How to complete this task: Please extend the press release on protecting workers from misclassification, picking up after its last sentence.

Press Releases
02/15/2022
Attorney General Tong Supports Adoption by the National Labor Relations Board of Stronger Standards for Protecting Workers from Misclassification
(Hartford, CT) – Attorney General William Tong today joined a coalition of 15 attorneys general in encouraging the National Labor Relations Board (NLRB) to strengthen the standard for protecting workers from misclassification by their employers as independent contractors — a designation that can deprive workers of wages earned, core workplace benefits, and the ability to organize.
In an amicus brief filed with the NLRB today, the coalition urges the board to abandon its existing, Trump-era test for deciding whether a worker is an employee protected by federal labor laws, safeguarding the right to organize and collectively bargain or alternatively is an independent contractor not covered by such legal protections. Workers who are misclassified as independent contractors lose the protections of key laws including minimum wage and overtime standards, employer share payments of social security tax, workplace safety requirements and the right to organize unions.
“Misclassification deprives workers of critical protections and benefits, and inappropriately enables employers to avoid contributing to critical social safety nets we all rely on. The NRLB must adopt clear, strong standards to prevent this abuse and exploitation,” Attorney General Tong said.

Available data:
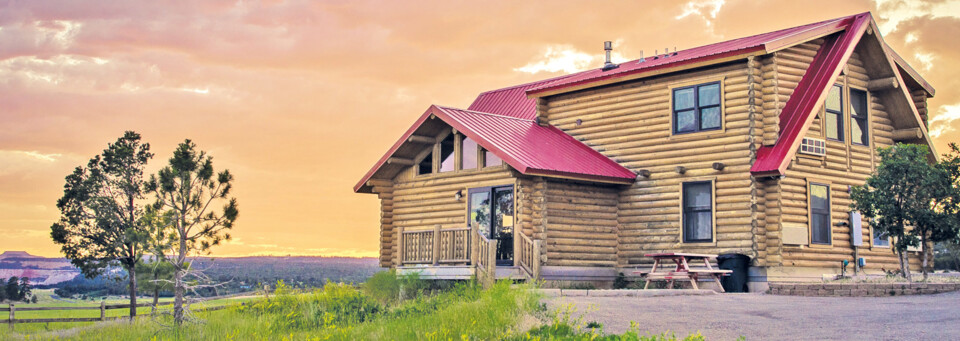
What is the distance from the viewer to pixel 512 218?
21328 mm

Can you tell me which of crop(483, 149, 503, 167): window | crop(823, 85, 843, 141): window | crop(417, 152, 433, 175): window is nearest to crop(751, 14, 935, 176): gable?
crop(823, 85, 843, 141): window

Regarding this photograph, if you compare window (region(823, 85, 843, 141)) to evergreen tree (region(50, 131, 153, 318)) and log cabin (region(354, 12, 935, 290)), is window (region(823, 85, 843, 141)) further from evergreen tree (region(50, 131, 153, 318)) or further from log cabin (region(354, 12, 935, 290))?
evergreen tree (region(50, 131, 153, 318))

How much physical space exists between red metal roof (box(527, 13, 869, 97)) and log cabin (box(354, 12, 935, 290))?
2.0 inches

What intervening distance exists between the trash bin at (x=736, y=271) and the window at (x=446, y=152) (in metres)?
7.60

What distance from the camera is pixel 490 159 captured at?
72.7ft

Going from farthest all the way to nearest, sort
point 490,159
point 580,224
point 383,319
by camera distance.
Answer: point 490,159 → point 580,224 → point 383,319

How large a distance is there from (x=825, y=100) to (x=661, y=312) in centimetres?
996

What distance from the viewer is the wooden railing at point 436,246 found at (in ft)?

Output:
The brief urges the NLRB to adopt a standard “that extends even greater protections” against worker misclassification, is less vague and subject to exploitation than the current test. The strengthened standard is based on, and remains rooted in the NLRB’s longstanding precedent.
In 2019, the NLRB adopted a standard that allowed employers to classify workers as independent contractors if they can demonstrate, on balance, that the workers appear to have access to “entrepreneurial opportunity” similar to that of running an independent business.
The NLRB’s 2019 decision set aside a prior, more stringent test for classifying workers as independent contractors. That prior standard held that while multiple factors must be considered, a significant factor in any worker classification analysis was the extent to which an employer controls an individual’s work.
Today’s amicus brief argues for a return to the previous standard for even stronger safeguards.
The brief notes that workers who are misclassified as independent contractors can suffer a host of disadvantages – including substandard wages, denial of workplace safety protections and the right to seek better working conditions by organizing and collectively bargaining. Misclassification of workers is taking place at “disproportionately high” rates in such rapidly growing industries as the app-based economy, as well as in industries with large numbers of low-wage and vulnerable workers such as janitorial services, trucking and transportation, retail, hospitality, home care and construction.
In addition, “billions” of dollars in state revenues are lost to misclassification, the brief contends, leaving states to divert already limited resources and cut spending in other important areas.
“When employers misclassify workers, they shirk their responsibilities to fund vital social insurance programs administered by state and local governments,” the brief notes, “and the public pays the price.”
Attorney General Tong is joined by the attorneys general of New Jersey, Pennsylvania, Colorado, Delaware, the District of Columbia, Illinois, Maryland, Massachusetts, Michigan, Minnesota, New York, Oregon, Rhode Island, and Vermont.